- [Exercise directions]:
Pick up the Kandy Tea Room review after its final sentence and write the passage that comes next.

- [Text for analysis]:

◇ ◇ ◇

Published 10 December 2006 News Review 699th article
Michael and Wijesiri by Kandy Tea Room (Geraldine Lynton-Edwards)
A sign outside the Kandy Tea Room reads "Nice tea for nice people". I wonder, does that include me?
Holland Street, Kensington, is in an enchanting area with lovely little shops. I've passed the Kandy Tea Room for years. It always resembled the delightfully genteel Kensington I used to know.
Then it closed and re-opened.
One evening I wandered in. The owner, Ananda Wijesiri, explained his wife died so he shut down for a year and a half. Previously, Ananda worked in the British Museum as a library assistant. He wanted to open a bookshop and tea room combined, but the book bit didn't happen.
Kandy is a lovely room with fruit-patterned Victorian wallpaper. Every table has a blue and white Chinese pot with flowers.
On the wall are photos of Prince Philip, the Queen, Viscount Linley and Prince Andrew. None of them came to eat. But Princess Margaret did. Jeremy Irons and Sinead Cusack used to live in a flat above.
I later returned to Kandy for lunch. I asked for the soup but Ananda said he wasn't making it that day. The man opposite said, "It's very good, the cheese on toast."
Geraldine chose an organic egg and mayonnaise sandwich adding smoked salmon and salad. I asked, "Can I get a fried egg with my cheese on toast?" Ananda said, "Difficult." I asked why.
He answered, "Because I don't fry anything in the kitchen." Geraldine cleverly suggested poached, which I thought was accepted. But later I found it wasn't!
They have a lot of teas on the menu. And exquisite crockery. I ordered Earl Grey; Geraldine, an organic apple and crushed ginger drink.
It took a very long time to get my toasted whatever. I eyed Ottolenghi, a cafe-patisserie opposite.
Geraldine said, "I could go and get you something from there." Isn't she considerate!
I advised, "Better not, it would upset Ananda."
Geraldine's food arrived well before mine. She said, "The smoked salmon is much better than Lidgate," Lidgate is a rightly famous local butcher, but their smoked salmon is the worst.
I eventually got my cheese on toast with salad. How exciting can that be? Geraldine said, "The plates are a bit small." She was right.
The toast kept sliding and knocking my salad onto the table. Then I dropped a tomato on my shirt. I always start a meal with a clean shirt. It's very rare I end with one.
Everyone in the place was very discreet and quiet. A lady sitting with two female friends said, "Excuse me can we take the bill, please?" I suppose she meant, "Can we have the bill?" She came from Newcastle. My tax inspector's in Newcastle. They don't speak the same language up there.
I tried the chocolate cake, quite good. The apple pie was ghastly. They were bought in from a firm that supplies the BBC and the House of Commons. That should tell you everything.
Kandy is a particularly pleasant room, fine for tea or light lunch. But I don't think I'll become a regular.
Talking of the new Jeremy King, Chris Corbin place, St Alban, (you're right, we weren't. We are now) I've been a lot. It's early days so I won't yet offer an erudite and incisive review. "Did you ever do one of those? We must have been away that Sunday!" I hear you say.

◇ ◇ ◇

- [Available data]:
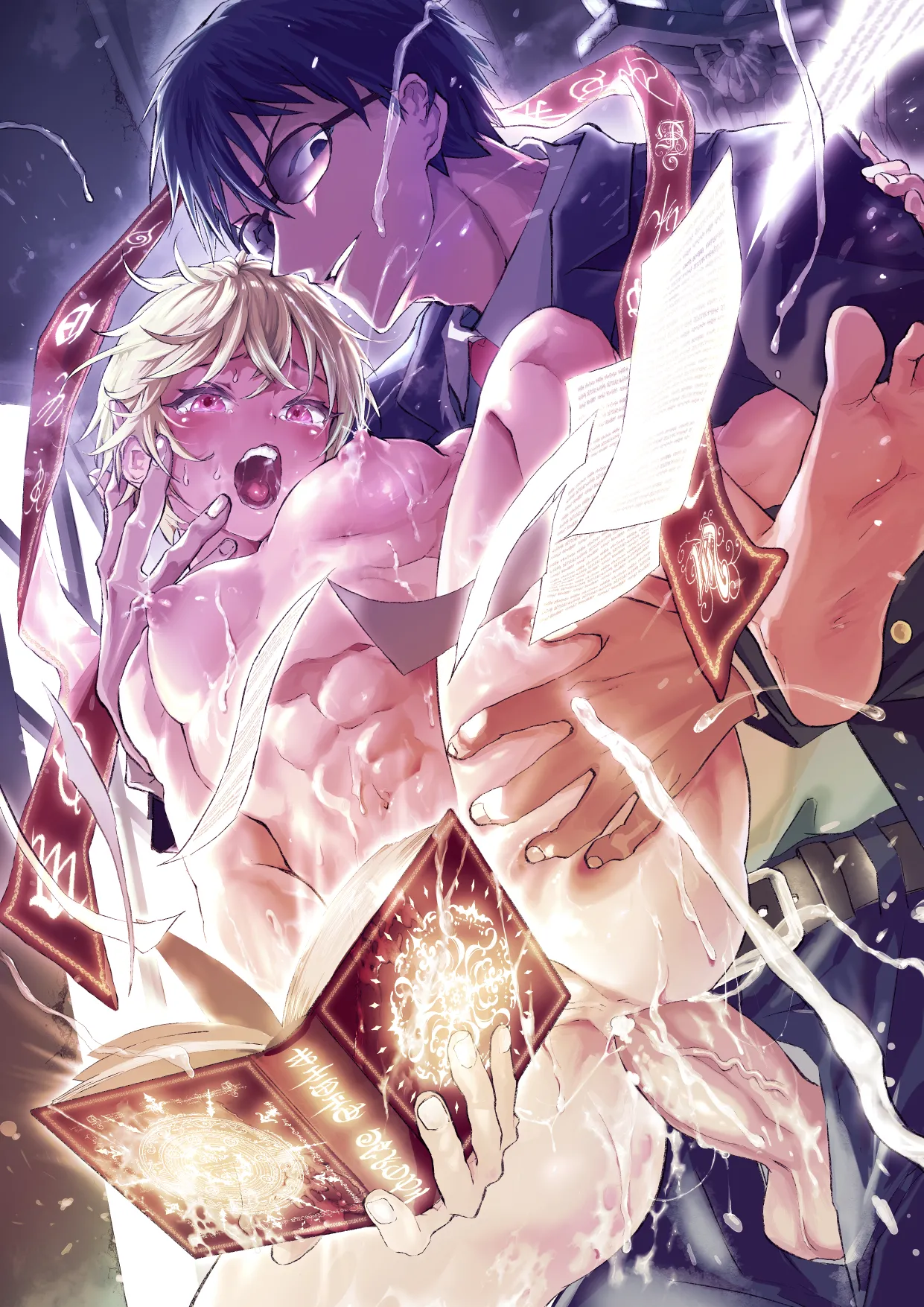 Minarai Futsumashi no Mesu Ochi Exorcism page 2 full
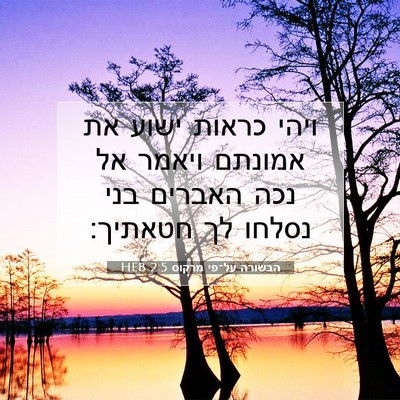 Picture 07 - הבשורה על־פי מרקוס 2:5 HEB - ויהי כראות ישוע את אמונתם - Bible Verse Picture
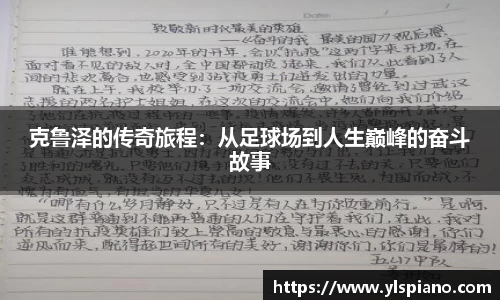 克鲁泽的传奇旅程：从足球场到人生巅峰的奋斗故事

◇ ◇ ◇

- [Answer to this task]:
On a recent visit to St Alban I had "Joselito gran reserva ham". It was unbelievably tasty. Historic. Jeremy King gave me a discourse on what it was fed to make it so good.
I didn't have my tape recorder, but I think he said the pig dined every night at Gordon Ramsay in Chelsea (three Michelin stars) and ate lunch every day at Philip Howard's The Square in Mayfair (two Michelin stars).
At weekends the pig took it easy and went down to Raymond Blanc's Le Manoir aux Quat'Saisons near Oxford (two Michelin stars). On returning piggy occasionally visited St Alban to see who might be going to eat it.
When this pig reached the right size and texture it was done in. Curtains for Piggy-wiggy. Then it was sliced up and served to me as a starter portion at £16.50 plus 12.5% "discretionary" service charge.
You're lucky to have a food expert like me to educate you about these details. No one else would.
PS: A dear friend of mine was last week treated with such unbelievable rudeness when seeking a reservation at Scott's, the new Ivy group restaurant in Mayfair, that I rate the ability of its general manager, Matthew Hobbs, as zero minus three million and sixty-five.
I very much doubt Michael was served fresh cod in Portugal. It's the national dish, but a heavily salted, strong-smelling, dried version mostly imported from the Arctic. The Portuguese claim to have 365 different recipes. I've yet to find one appealing to the British palate.
Geoff Cooper, Sintra, Portugal
So you hated the food in Portugal! I agree. The restaurant Gambrinus in Lisbon is full of mirrors. It's truly disconcerting to have to see oneself eating terrible food. I must be getting old. I'm beginning to like your taste!
Jamie Gamell-Riera, Madrid
At the Pestana Palace hotel, Lisbon - a national monument no less - we booked our favourite table but were forced to sit at a worse one and then left alone for 30 minutes. We thought the meal was a rip off. We filled out a complaints form. We're still waiting for a response!
George and Ann Stewart, Ashby-de-la-Zouch
You've obviously not paid for a plumber recently. Their charge of approximately £1m-an-hour enables them to build huge retirement homes in Portugal. Those small, utterly boring bungalows you wrote about last week were almost certainly built by retired MPs.